▶ _PASSAGE PROVIDED_:
start

There are some superficial excitements here, in that the younger characters get up to things that Harry probably never dreamed of: taking drugs, swearing, self-harming, having grimy casual sex, singing along to Rihanna. The new book contains regular outbursts of four-letter words, along with the memorable phrase "that miraculously unguarded vagina" which, leaked in a pre-publication profile, has caused a flurry of jokes on Twitter about Harry Potter and the Miraculously Unguarded Vagina.
Generally, though, The Casual Vacancy is a solid, traditional and determinedly unadventurous English novel. Set in the "pretty little town of Pagford", it is a study of provincial life, with a large cast and multiple, interlocking plots, drawing inspiration from Elizabeth Gaskell and George Eliot. The only obvious parallel with the Potter books is that, like them, it is animated by a strong dislike of mean, unsympathetic, small-minded folk. The inhabitants of Pagford shopkeepers, window-twitchers, Daily Mail readers are mostly hateful Muggles, more realistic versions of the Dursleys, the awful family who keep poor Harry stashed in the cupboard under the stairs. The book seems doomed to be known as Mugglemarch.
Behind its tourist-friendly façade the hanging baskets, the war memorial, the scrubbed cottages Pagford is of course a hot-bed of seething antagonism, rampant snobbery, sexual frustration and ill-disguised racism. The plot is set in motion when, on page five, its hero, Barry Fairbrother, falls down dead in the car park of the "smug little golf club". His death creates a "casual vacancy" on the parish council, and the forces of darkness, led by Howard Mollison, the obese delicatessen owner, see their chance to parachute in one of their own.
Barry, a man of "boundless generosity of spirit", had been the main opponent of their plan to reassign the Fields, a run-down sink estate, to the district council of the nearby city, Yarvil thereby off-loading responsibility for its drug-addled inhabitants, and driving them out of the catchment area for Pagford's nice primary school. The election heats up when scurrilous but accurate accusations, posted by "the Ghost of Barry Fairbrother", start appearing on the council website.
The Casual Vacancy has all the satisfactions and frustrations of this kind of novel. It immerses the reader in a richly peopled, densely imagined world. Rowling has reportedly drawn on her own mildly unhappy West Country childhood, in a village outside Bristol and then later outside Chepstow. The claustrophobic horror is nicely done: everyone knowing everyone; Howard, scheming from behind his hand-baked biscuits and local cheeses. Rowling is good at teenagers, particularly boys, and unhappy couples. The book has a righteous social message, about responsibility for others, and a great big plot that runs like clockwork; like the Potter novels, it is efficiently organised beneath its busy surface.
On the other hand, the novel is very much the prisoner of its conventions. Rowling's underclass characters are not bad, considering they were put together by the richest novelist in history, but it's a pity that they all use a kind of generalised, Dickensian lower-order-speak, that belongs more to literary custom than anything anyone ever says: "I takes Robbie to the nurs'ry"; "Tha's norra fuckin' crime"; "No, shurrup, righ'?". The plot is often predictable; it requires a large helping of artificial contrivance; and it lurches into melodrama in the final act. The rules probably require this, and it all rattles along nicely enough, but it leaves a slight sense of disappointment.

end

▶ _DATA RECORDS_:
start

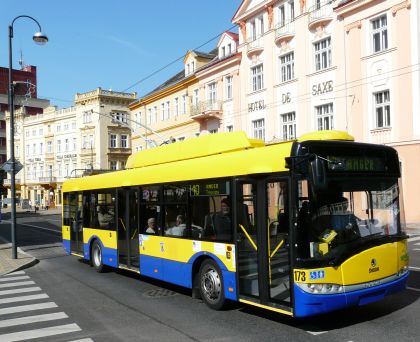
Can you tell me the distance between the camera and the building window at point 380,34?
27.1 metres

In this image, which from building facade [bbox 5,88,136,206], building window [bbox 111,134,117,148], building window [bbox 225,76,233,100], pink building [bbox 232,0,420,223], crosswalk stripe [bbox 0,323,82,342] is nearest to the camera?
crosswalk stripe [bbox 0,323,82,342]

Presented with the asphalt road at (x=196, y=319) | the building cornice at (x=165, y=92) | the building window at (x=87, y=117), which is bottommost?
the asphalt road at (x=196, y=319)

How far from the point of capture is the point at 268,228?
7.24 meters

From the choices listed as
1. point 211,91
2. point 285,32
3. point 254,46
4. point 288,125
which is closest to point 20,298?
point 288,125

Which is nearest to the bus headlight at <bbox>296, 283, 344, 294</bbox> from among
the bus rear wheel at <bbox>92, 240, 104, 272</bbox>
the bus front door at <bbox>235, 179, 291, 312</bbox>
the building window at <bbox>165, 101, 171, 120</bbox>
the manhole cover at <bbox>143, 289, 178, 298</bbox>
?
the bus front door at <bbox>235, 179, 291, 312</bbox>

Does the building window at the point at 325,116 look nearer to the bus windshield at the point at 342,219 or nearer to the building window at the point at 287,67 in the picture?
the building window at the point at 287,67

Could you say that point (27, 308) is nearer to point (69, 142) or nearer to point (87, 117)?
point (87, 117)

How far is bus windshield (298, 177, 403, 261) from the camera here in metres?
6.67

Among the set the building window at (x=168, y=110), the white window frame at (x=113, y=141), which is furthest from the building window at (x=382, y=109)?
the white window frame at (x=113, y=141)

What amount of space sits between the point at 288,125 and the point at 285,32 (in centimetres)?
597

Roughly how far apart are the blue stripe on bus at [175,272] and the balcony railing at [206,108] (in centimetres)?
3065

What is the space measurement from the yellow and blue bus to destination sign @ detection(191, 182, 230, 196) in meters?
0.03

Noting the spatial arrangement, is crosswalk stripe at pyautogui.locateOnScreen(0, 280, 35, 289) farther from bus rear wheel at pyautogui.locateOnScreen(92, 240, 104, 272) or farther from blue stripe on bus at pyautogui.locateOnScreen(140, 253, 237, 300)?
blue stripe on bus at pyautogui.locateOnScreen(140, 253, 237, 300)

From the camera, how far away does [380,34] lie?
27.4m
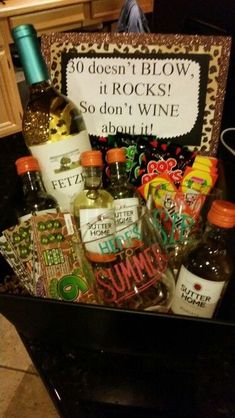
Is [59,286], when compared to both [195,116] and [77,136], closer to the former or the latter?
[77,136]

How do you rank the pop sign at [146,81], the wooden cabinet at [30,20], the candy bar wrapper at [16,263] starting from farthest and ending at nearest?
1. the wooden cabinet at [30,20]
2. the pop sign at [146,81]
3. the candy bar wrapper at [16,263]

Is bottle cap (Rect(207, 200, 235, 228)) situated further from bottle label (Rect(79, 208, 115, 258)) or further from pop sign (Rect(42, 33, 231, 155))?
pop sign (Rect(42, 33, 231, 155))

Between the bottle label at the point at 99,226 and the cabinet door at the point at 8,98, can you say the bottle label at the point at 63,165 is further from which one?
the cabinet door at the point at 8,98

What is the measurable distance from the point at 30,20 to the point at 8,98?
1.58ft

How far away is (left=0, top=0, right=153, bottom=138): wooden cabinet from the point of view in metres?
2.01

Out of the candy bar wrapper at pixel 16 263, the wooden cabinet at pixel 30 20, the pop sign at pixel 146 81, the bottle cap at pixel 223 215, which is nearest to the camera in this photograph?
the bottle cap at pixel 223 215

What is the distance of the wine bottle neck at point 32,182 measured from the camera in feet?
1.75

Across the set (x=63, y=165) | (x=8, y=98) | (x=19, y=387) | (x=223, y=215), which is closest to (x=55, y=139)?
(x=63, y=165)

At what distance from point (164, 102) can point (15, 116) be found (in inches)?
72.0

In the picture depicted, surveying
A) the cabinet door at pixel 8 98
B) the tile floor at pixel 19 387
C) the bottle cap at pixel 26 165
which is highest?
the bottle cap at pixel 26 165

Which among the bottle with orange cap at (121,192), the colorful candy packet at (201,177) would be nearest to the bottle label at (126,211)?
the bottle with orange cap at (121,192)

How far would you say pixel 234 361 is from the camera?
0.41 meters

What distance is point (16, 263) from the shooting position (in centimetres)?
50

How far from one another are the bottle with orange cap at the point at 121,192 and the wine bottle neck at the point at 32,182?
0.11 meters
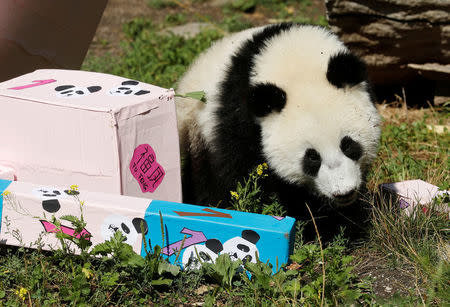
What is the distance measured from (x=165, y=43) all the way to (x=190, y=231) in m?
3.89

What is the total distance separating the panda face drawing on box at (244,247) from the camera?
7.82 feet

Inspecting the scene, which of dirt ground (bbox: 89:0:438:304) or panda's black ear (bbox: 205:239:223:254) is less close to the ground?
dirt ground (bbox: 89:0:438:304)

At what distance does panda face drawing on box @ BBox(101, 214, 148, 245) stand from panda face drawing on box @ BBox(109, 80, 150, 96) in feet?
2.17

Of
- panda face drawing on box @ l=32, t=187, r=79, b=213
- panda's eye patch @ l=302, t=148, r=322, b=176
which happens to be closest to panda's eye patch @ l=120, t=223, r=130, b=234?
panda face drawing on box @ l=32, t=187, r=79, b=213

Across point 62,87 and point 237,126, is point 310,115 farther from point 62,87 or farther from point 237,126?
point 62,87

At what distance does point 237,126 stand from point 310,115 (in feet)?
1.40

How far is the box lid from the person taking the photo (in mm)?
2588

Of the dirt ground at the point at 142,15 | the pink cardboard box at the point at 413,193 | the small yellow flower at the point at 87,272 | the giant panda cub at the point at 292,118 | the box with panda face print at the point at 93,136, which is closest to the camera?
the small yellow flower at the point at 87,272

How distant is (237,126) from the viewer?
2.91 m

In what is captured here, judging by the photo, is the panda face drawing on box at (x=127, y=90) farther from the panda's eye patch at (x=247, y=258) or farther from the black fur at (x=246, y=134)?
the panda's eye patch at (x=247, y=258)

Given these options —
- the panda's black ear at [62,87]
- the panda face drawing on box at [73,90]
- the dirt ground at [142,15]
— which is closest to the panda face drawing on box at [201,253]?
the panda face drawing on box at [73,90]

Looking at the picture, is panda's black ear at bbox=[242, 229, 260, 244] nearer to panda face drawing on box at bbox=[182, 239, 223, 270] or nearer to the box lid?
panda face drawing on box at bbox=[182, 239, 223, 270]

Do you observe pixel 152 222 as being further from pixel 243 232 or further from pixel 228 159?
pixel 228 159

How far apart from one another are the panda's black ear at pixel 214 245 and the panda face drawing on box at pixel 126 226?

end
start

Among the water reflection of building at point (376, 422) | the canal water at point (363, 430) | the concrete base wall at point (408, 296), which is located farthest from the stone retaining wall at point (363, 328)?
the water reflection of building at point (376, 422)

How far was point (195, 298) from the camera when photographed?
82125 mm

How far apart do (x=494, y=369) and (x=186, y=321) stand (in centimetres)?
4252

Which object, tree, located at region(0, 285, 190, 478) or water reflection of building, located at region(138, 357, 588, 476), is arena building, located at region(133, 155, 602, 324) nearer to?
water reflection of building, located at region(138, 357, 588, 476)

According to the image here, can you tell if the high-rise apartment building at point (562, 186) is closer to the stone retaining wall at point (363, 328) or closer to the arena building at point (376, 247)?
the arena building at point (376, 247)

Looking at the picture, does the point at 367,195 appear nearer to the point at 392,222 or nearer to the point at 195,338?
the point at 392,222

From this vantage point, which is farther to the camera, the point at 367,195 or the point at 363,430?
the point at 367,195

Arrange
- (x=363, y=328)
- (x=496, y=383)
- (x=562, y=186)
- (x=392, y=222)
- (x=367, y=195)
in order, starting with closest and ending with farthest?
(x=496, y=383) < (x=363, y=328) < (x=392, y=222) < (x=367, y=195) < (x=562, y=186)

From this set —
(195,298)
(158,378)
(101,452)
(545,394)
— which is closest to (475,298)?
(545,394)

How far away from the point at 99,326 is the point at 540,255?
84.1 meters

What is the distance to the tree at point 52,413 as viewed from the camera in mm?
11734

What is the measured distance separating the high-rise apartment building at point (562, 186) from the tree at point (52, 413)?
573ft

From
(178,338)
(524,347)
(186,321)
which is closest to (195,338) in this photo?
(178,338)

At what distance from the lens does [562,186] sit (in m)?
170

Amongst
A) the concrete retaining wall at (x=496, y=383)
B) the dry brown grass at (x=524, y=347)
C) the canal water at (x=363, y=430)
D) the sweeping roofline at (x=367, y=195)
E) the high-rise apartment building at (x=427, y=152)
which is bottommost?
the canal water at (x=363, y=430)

end

▶ _PROBLEM_: Write out the stretch of the review of The Casual Vacancy that begins with "The Casual Vacancy has" and ends with "its busy surface.", swapping "clockwork" for "a well-oiled machine". The entries have no connection to the review of The Casual Vacancy.

▶ _RESPONSE TO THIS EXERCISE_:
The Casual Vacancy has all the satisfactions and frustrations of this kind of novel. It immerses the reader in a richly peopled, densely imagined world. Rowling has reportedly drawn on her own mildly unhappy West Country childhood, in a village outside Bristol and then later outside Chepstow. The claustrophobic horror is nicely done: everyone knowing everyone; Howard, scheming from behind his hand-baked biscuits and local cheeses. Rowling is good at teenagers, particularly boys, and unhappy couples. The book has a righteous social message, about responsibility for others, and a great big plot that runs like a well-oiled machine; like the Potter novels, it is efficiently organised beneath its busy surface.